Bu kadar rakipler için giriş yapmaya alışık değilim ama hiç yoktan iyidir sözünün de bir nevi dolması gerekiyordu demek ki. Aslında züğürt tesellisi işte bendeki. Ne diyelim takım çıkmış zorlu deplasmanda da 1 puan almış. İyi işte!

Bizler elbette bu deplasmandan 3 puan bekliyorduk. En azından hedeflerimizin daha çok perçinlemesi için. Rakiplerle olan puan farkı ortada.

Bunu yapabilecek güçte miydik? O günkü koşullara göre değişken bir takımız. Hava durumu iyi, zemin fevkalade iyi ve rakipte dişimize göre aslında. Hatırlayanlar bilir geçen sezonlarda hep zemindi bahane. Şimdi o bahane de yoktu. Suni çim yerini doğal çime bırakmıştı.

Takım olarak dengeli başladık aslında. Ancak şöyle bir sıkıntı vardı rakibe daha çok açıklar verdik. Biz oynadık rakip pozisyona daha çok giriyor bir görüntü vardı maçta. Kaptıkları topları etkili kullanmalarında elbette bunda neden vardı bir de biz buna çok müsade ettik. Yani orta alanda Hasan yoktu, Cihan iyi değildi ya da bu maç için gücü rakiplerine yetmedi, ağırlık kanatlara bindi Alaaddin ve Soner de bir yere kadar.

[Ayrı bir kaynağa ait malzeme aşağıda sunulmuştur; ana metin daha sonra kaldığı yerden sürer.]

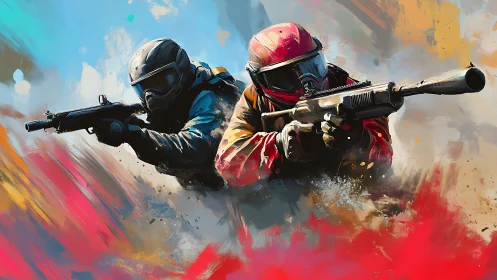 Armored soldiers sprint through abstract battlefield fire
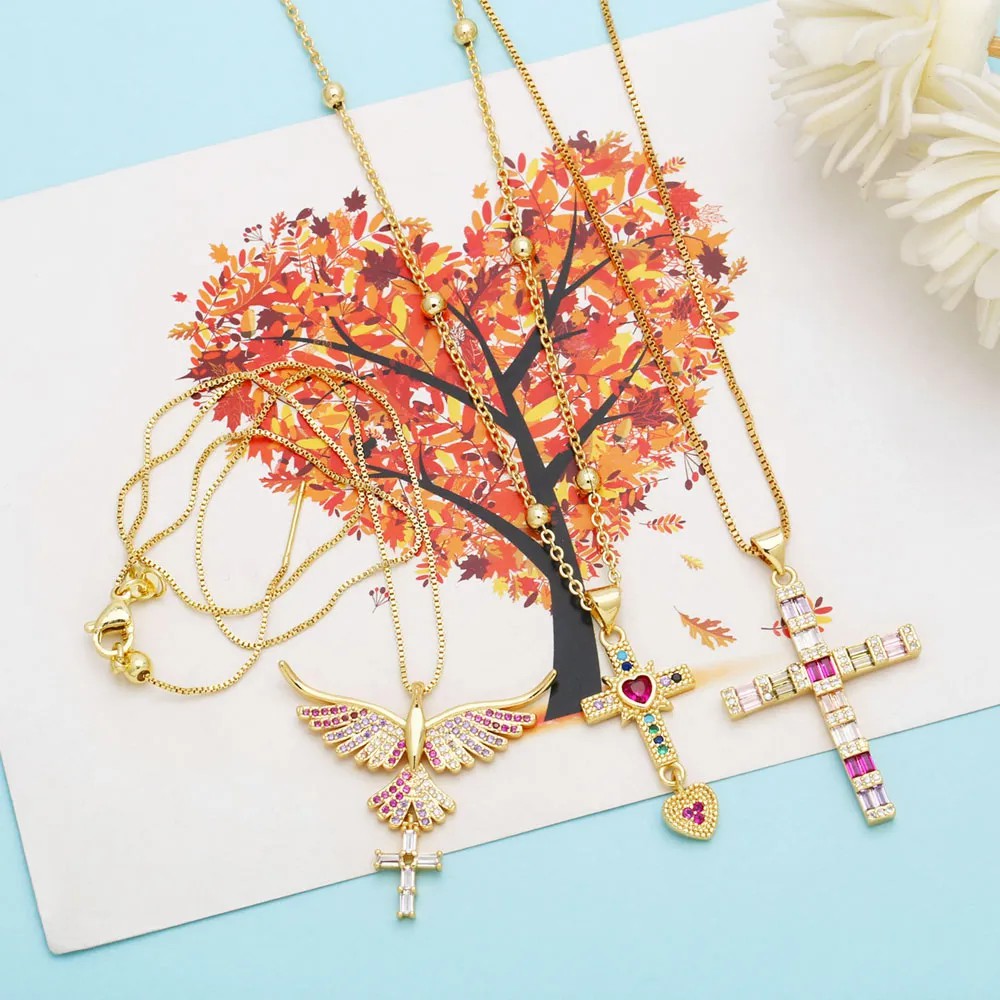 Modern Style Cross Heart Shape Stainless Steel Copper Plating Inlay Zircon 18K Gold Plated Pendant Necklace_colorza_8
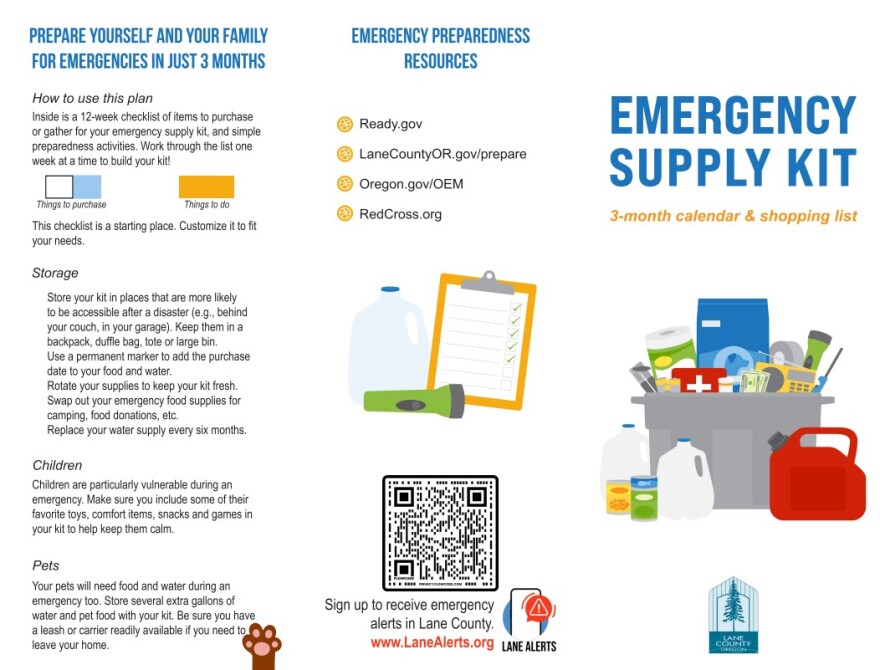 Lane County has a 12-week checklist that breaks down the components of an emergency kit.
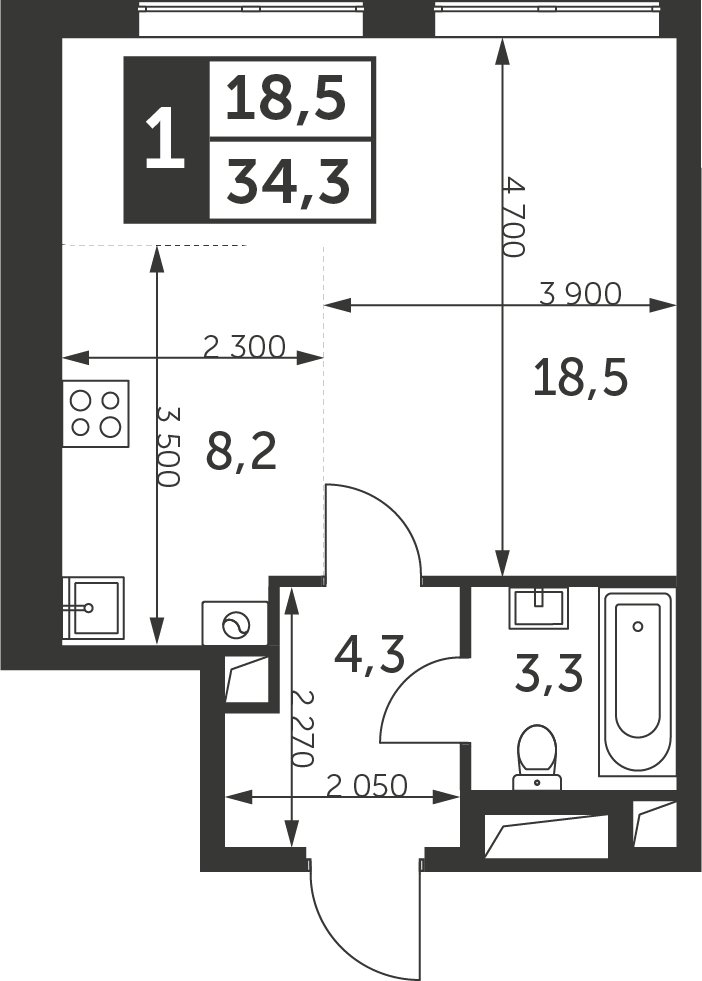 Студия с частичной отделкой, 34.3 м2, 32 этаж, сдача 4 квартал 2023 г., ЖК Архитектор, корпус 2 - объявление 2207387 - фото №1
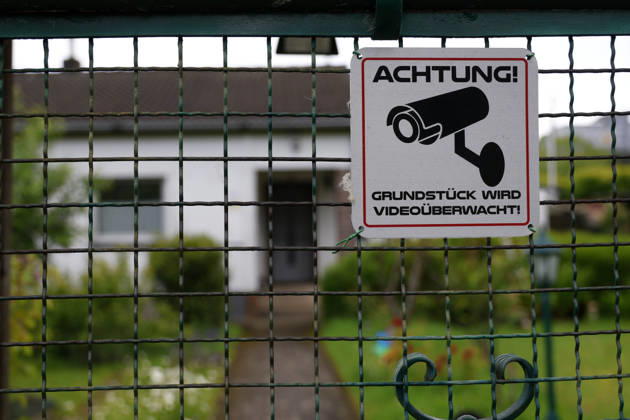 Düsseldorf, Germany, 13 05 2026 Sign for video surveillance of a plot of land in the Buschermühle allotment garden site in Düsseldorf Mörsenbroich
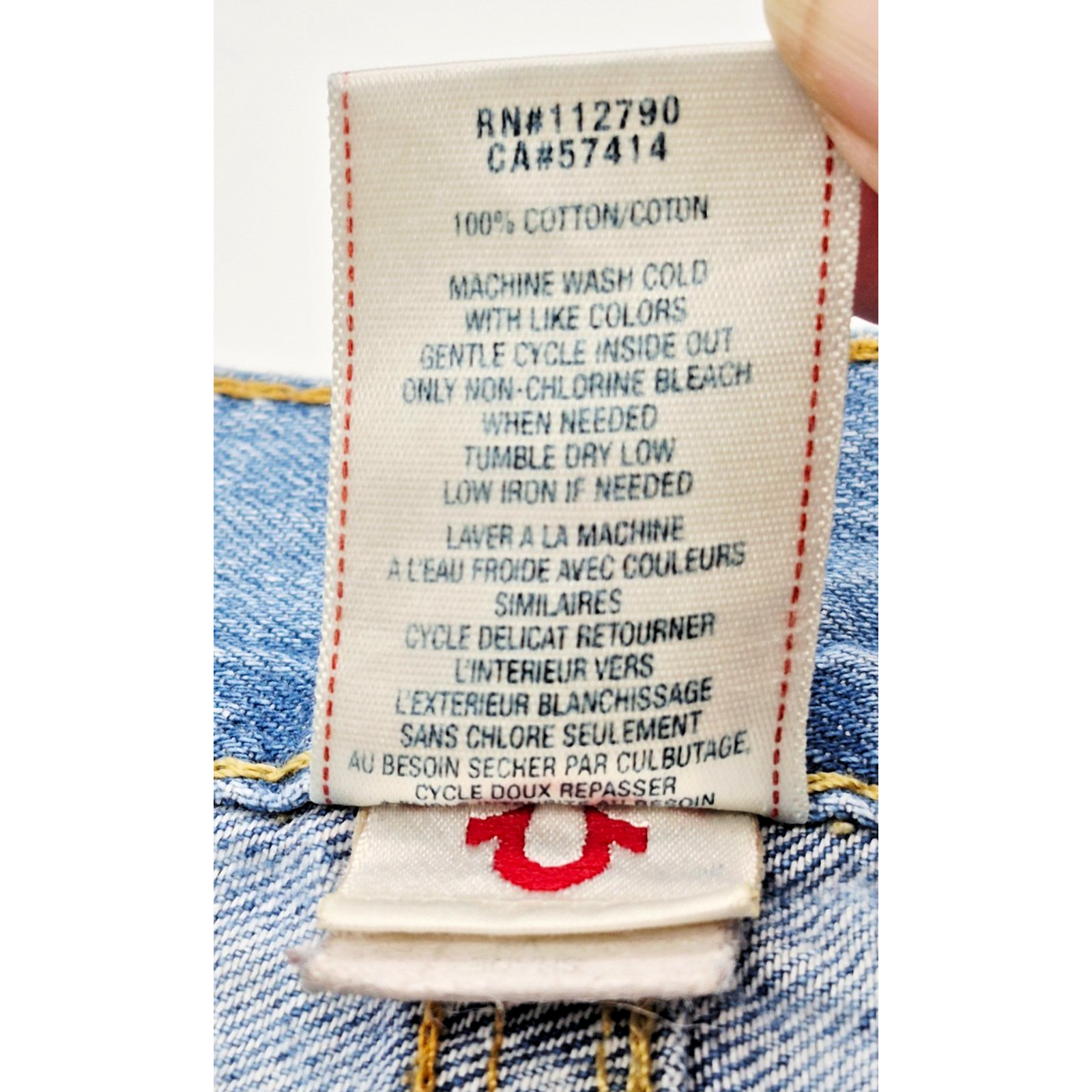 VTG True Religion Jeans Ricky Distressed Size 34 Waist x 32 Inseam Straight Leg thumbnail 14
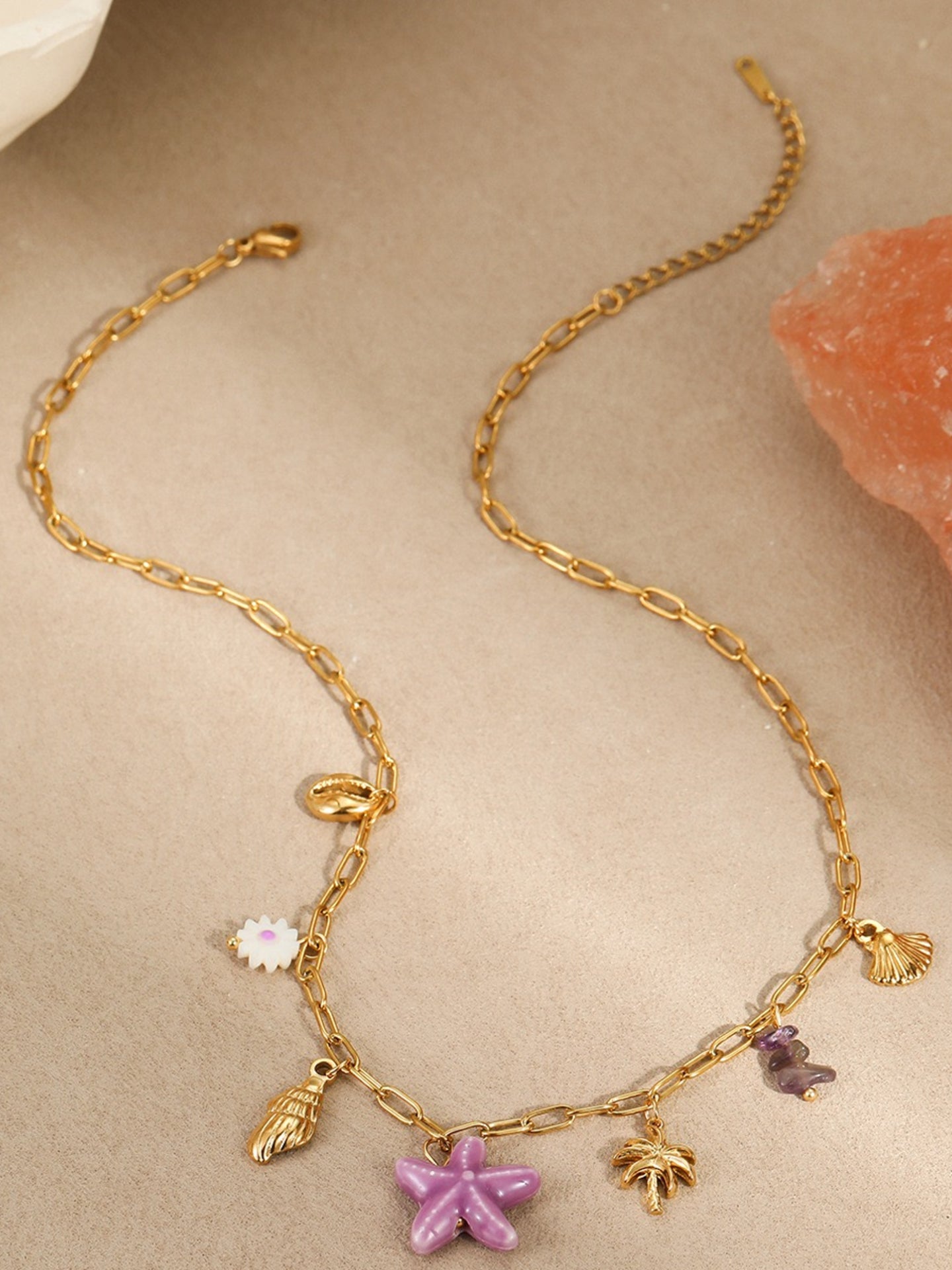 PURPLE STARFISH NECKLACE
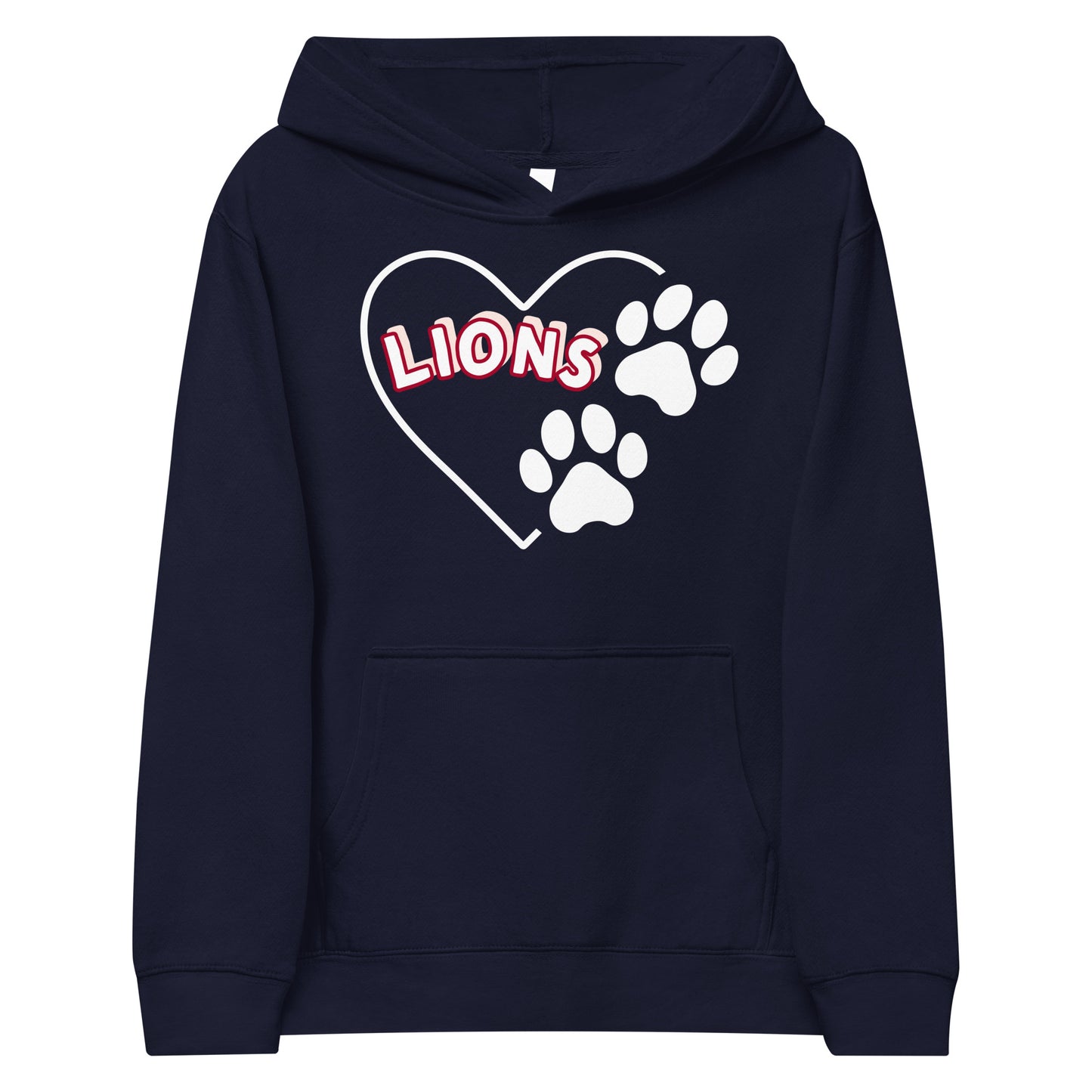 Lions Kids Fleece Hoodie (Hearts) Cotton Heritage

Yediğimiz gol zaten enteresandı. Tam bir şansızlık golü. Topu kaptıran Yunus’a mı kızarsın Nurullah ayaklar varken o topa kafayla çıkmasına mı? O futbolcu da o şekilde gol atacağı aklına dahi gelmezdi herhalde. Hele de Nurullah gibi uzun boylu bir kaleci varsa kalede.

Buna rağmen ortaya direnç koyduk. Hasansız bir ilk yarıda Fofana ve Yasin’in büyük çabasını gördük. Tomane istekli ama işte oralarda onu buluşturmak tüm mesele.

Görüldü ki bu maçta da takım bir kaç kişi üzerinde gidiyor. Fofana etkisi tartışılmaz. Kaç kez denediği çizgiye inmeyi bu kez başardı ve Yasin’e yaptığı pas sonrası geldi şık gol. Fofana tüm takımın üstünde göstergesi var futbol anlamında.

Golden sonra çabalar vardı ancak beklene o çok pozisyonlarımız olmadı. Çabalar yetersiz kaldı. Rakibin dirençli ve temaslı oyunu bize daha fazlasını almamızı engelledi. Daha doğrusu gününde olmayan bir orta alan ile çok rahat geçilen görüntümüz ki rakibin 2-3 direkten dönen topu oldu buna rağmen 1 puana şükrettik.

Tallo olayı tam bir talihsizlik. En azından biz öyle diyelim. İkinci yarının hemen başında topsuz alanda bıraktı kendisini yere. Ne oldu ilerleyen günlerde bakacağız ama ne diyelim Melinoviç zor gitti yerine o geldi o da 10 dk bile sürmedi sahada kalması.

Başkan kalan 3 gün içinde artık bir şeye karar verecek. Belli ki bu takıma aşırı güvendi ve dışarıdan gelen kaliteli transfer çağrılarına parasal nedenlerden kulak tıkadı. Olmuyor işte futbolda şapkadan tavşan her zaman çıkmıyor. Hele ki bizim şimdiki konjonktürde bunun olması asla mümkün değil. Aidiyet değil para için oynuyor bizdekiler.

Kalan transfer günlerinde de açıkçası çok umudum yok. Çünkü kampa yetişecekti olmadı araya yetişecekti o da olmadı. Ee Avrupa transfer dönemi de bitti. Başkan öyle demişti. Avrupa bitirince bize makul gelecekler olacak. Görüldü ki evdeki hesap çarşıya uymadı. Bu arada rakiplerin bazıları da aldı başını gitti ama biz de umulan olmadı.

Artık Allah ne verdiyse modundayım. Yapacak bir şey yok. Başkan ne derse o!